Et comme il n’y avait aucune raison pour que Plan-Crépin qui connaissait les lieux comme sa poche n’en fît pas autant, il ôta ses mules de cuir, pour leur éviter de claquer ou même de lui échapper, et se mit en devoir de surveiller les agissements de la pseudo-amnésique. Cette perte de mémoire trop opportune, il n’y croyait pas. Peut-être Marie-Angéline en avait-elle été affectée au moment de son enlèvement, mais il était quasiment certain qu’elle gardait présents à sa mémoire les sévices subis près de la frontière suisse.

Au bas des marches, elle entra dans le premier salon, puis obliqua aussitôt à gauche pour se rendre à la bibliothèque… dont elle eut la bonne idée de ne pas refermer la porte derrière elle. Aldo se posta près du battant entrebâillé. Il n’arrivait pas à comprendre pourquoi Plan-Crépin se livrait à une telle débauche de précautions alors qu’elle était le plus normalement du monde chez elle et même dans l’exercice de ses fonctions. Si la lectrice d’une dame n’avait plus le droit d’aller explorer la bibliothèque même en pleine nuit où allait-on ? L’ennui était que, depuis le début de cette histoire, Plan-Crépin semblait s’être donnée à charge de faire tout à l’envers.
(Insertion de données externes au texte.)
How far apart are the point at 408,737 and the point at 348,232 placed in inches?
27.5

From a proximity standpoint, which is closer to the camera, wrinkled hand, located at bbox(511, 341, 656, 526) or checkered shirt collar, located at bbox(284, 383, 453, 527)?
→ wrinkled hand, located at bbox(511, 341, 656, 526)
Elle ne s’y attarda pas longtemps et, visiblement, elle ne quitta la pièce qu’à regrets. Aldo se replia derrière un fauteuil de façon à ne pas être surpris. Comme c’était un vaste fauteuil Second Empire, il acheva son mouvement en s’asseyant dedans et attendit le temps nécessaire pour s’assurer qu’elle était bien rentrée dans sa chambre. Alors seulement il quitta son refuge et, à son tour, pénétra dans la bibliothèque mais en allumant l’électricité.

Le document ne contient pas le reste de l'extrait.